Double electric hike takes effect New Year's Day

Two simultaneous increases in the cost of electricity from Georgia Power take effect on New Year's Day.

A rate increase approved by utility regulators Dec. 21 and a nuclear fee mandated by the state Legislature in 2009 both hit bills for the first time in January.

The combined impact will push up the typical residential power bill -- defined as 1,000 kilowatt hours of power usage -- by nearly $14.50 per month or almost $175 a year.

The rate increase allows Georgia Power to recoup its investments in infrastructure, including transmission expansions and government-mandated environmental controls, and to earn a return on those investments of 11.15 percent.

The nuclear fee begins collecting the costs of two new reactors at Georgia Power's Vogtle nuclear plant.

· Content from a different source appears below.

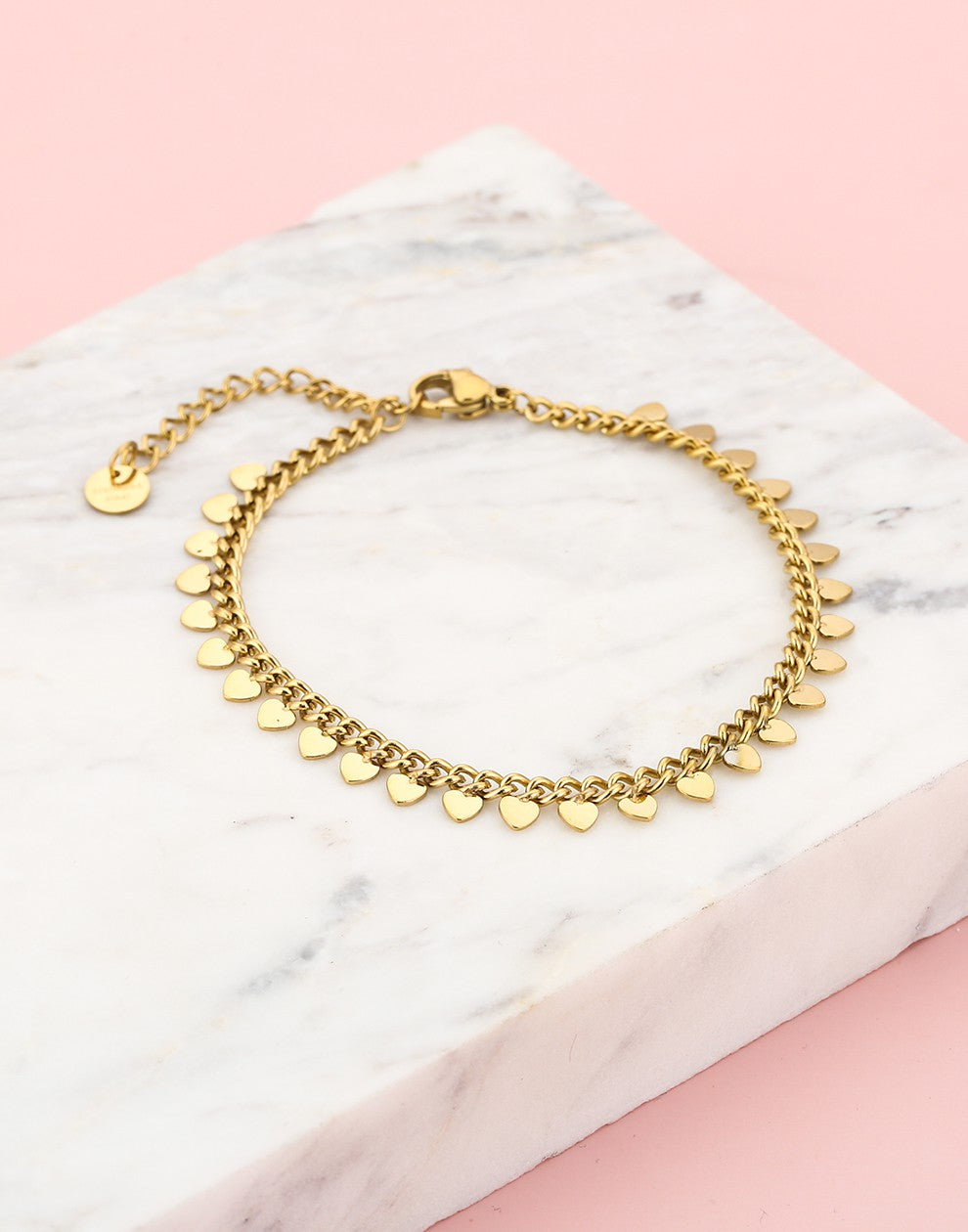 Schakelarmband met fijne hartjes goudkleurig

The company expects to bring the new reactors on line in 2016 and 2017.

State lawmakers mandated the fee in 2009 after a vigorous lobbying campaign by Georgia Power. Consumer groups opposed the fee.

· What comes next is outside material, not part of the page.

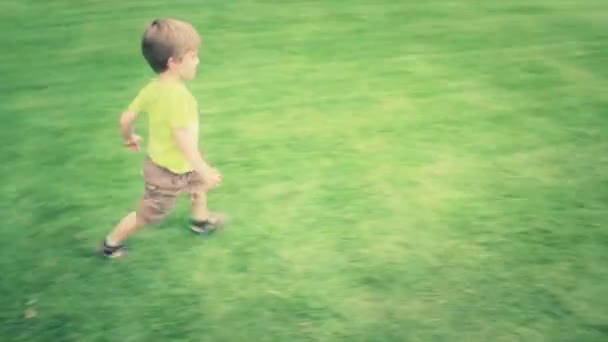 Chico corriendo sobre hierba — Vídeo de stock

The utility says the early collection will allow it to shave hundreds of millions of dollars from the cost of financing the $14 billion project.

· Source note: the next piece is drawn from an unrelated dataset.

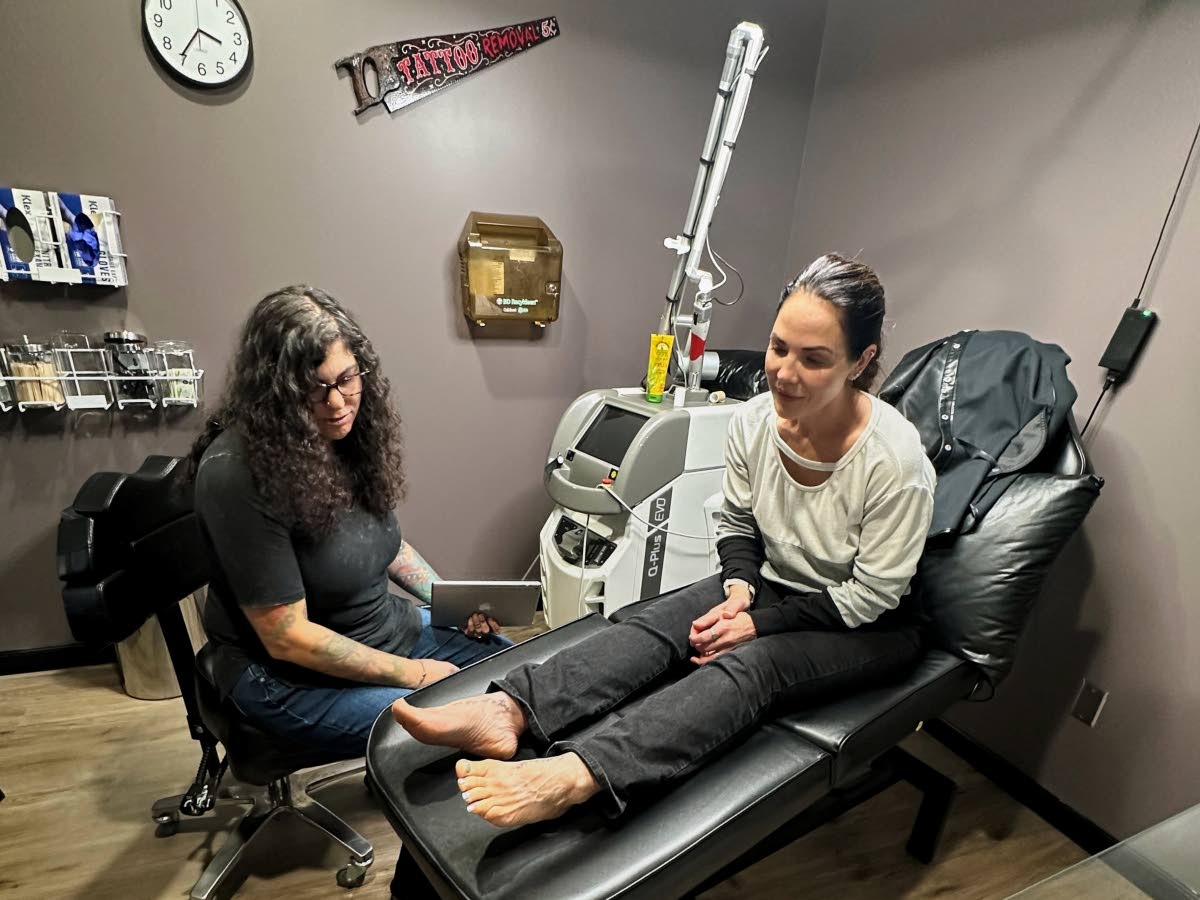 
Tracy Herrmann says the four tattoos getting lasered are part of her past and that’s where she wants them to stay.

The state's municipal power companies and most of its electric membership cooperatives are sharing in the Vogtle costs, although most are not charging customers yet.

Georgia Power customers will see further increases in 2012 and 2013 under a compromise deal approved two weeks ago by the state Public Service Commission.

The further increases will add about $4 more to the typical residential monthly bill.

By 2013, that typical bill will be $216 more per year than it is today.